Their YouTube channel includes other videos about the Deaf Not Dumb project as well as other initiatives. Apart from the Deaf Not Dumb video, all the others are in BSL without translation integrated, so you need to turn on Closed Captions if you want a text translation.
This centres a Deaf (British) audience, and again gave me an uncommon experience as a normatively-abled person: the experience of needing assistive technology, of finding my accessibility needs optional and peripheral, of feeling like I might be missing out on something. Of course, the fact that Closed Captions are an option at all makes it more inclusive than so many things that are designed without considering Deaf accessibility at all.
There is nothing on their website which suggests that the group is specifically or intentionally Muslim, but the young women in the video (Samira Mohammed, Maab Adam and Khayrun Nessa) all wear hijab and the comments on the website and YouTube account suggest that the project is at least informally linked in with Muslim communities. The focus is on Deafness, but as Diana at Muslimah Media Watch says,
it is extremely refreshing to see Muslim women, who often construct their individuality at the intersection of multidimensional identities, advocating for themselves in a way that isn’t exclusionary to any particular facet of their identity. That is, it is refreshing to see these women speaking as members of the BME Deaf community about issues that are unrelated to their being Muslim women, without necessarily shrouding that part of their identity.
Yolo Akili – Are We The Kind of Boys We Want? (2011, 7.33 min)
Yolo Akili is a US-based poet, performance artist and anti-sexism activist.
In this video a group of gay black men perform his poem ‘Are We The Kind of Boys We Want?, which asks:
We don't find ourselves worthy as objects of our own lust … Who will have we if we won't have us?
The poem is spliced with interviews where each performer talks about his desire and self-perception, in reference to a culture that idealises masculinity and threatens “no fats or fems”.
Hearing how some of the men would never have considered dating men as feminine as themselves hurts my heart, and made me think of the scene in Kiri Davis' A Girl Like Me (2007, 7.16 min) where 15 of 21 black children choose a white doll over a black doll when asked to pick the nicer or prettier one.
Of course, desiring the other doesn't have to mean rejection of the self, especially with regards to sexual attraction where opposition is often eroticised, even within same-gender sex cultures – tops and bottoms, butches and femmes, dominant and submissive.
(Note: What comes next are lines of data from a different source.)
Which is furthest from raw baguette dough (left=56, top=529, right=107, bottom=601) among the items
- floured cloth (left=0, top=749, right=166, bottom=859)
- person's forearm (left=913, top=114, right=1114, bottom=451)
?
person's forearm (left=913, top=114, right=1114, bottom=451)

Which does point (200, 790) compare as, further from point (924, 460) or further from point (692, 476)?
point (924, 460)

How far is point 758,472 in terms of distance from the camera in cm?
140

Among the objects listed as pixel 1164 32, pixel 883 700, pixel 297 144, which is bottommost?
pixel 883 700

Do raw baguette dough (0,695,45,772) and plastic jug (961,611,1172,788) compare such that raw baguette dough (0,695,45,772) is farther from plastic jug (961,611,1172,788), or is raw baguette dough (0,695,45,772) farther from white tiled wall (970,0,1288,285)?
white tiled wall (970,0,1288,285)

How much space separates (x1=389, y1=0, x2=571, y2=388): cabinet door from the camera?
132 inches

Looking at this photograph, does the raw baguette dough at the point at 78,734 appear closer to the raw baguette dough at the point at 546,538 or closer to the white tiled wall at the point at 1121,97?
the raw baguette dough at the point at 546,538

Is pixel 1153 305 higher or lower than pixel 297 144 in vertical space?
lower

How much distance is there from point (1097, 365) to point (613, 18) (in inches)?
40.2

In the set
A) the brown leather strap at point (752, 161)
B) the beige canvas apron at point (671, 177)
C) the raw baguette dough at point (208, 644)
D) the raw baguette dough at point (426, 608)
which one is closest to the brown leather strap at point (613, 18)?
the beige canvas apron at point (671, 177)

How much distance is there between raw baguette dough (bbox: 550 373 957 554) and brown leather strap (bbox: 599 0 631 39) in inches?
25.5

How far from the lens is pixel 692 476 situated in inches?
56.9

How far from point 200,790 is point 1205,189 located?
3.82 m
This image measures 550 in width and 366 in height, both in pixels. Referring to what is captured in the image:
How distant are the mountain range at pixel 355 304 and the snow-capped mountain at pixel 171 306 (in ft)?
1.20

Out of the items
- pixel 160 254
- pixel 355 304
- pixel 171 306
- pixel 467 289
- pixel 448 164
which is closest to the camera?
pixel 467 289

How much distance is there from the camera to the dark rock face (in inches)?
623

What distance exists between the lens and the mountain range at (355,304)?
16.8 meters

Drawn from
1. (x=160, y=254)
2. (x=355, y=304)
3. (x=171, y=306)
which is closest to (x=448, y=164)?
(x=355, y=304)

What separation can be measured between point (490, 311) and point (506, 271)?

Oppositionality doesn't always imply that one side is better than the other, and oppositionality can be charged with a kind of tension which is kin to lust. But equally, oppositionality is inessential to desire. The video finishes with a quote from writer Starhawk:
Desire...is not dependent on gender differentiation..it arises among and between any and all beings who are whole within themselves.
I feel this sentiment goes beyond gender differentiation, and beyond even sexual desire. Akili's poem and video celebrates feminine men, revalidated in their own esteem, and reconsidered in their own desires. But it also reinvents desire, less as a lack that keenly searches for a partner, than a circuit that confirms our wholeness within ourselves.
In Tom Cho's short story ‘The Sound of Music’ (Look Who's Morphing, Giramondo, 2009, p 46), the first person narrator asks, “Can who you like to "do" also be bound up in issues of who you are or want to be?”
An oppositional understanding of sexuality separates who we want from who we want to be, or structures them as polarities. Akili's video suggests otherwise: we can be the kind of boys we want – and we can want the kind of boys we are.
Lia Incognita is a Shanghainese/Melburnian poet and critic who founded and co-organises people of colour performance night POC THE MIC.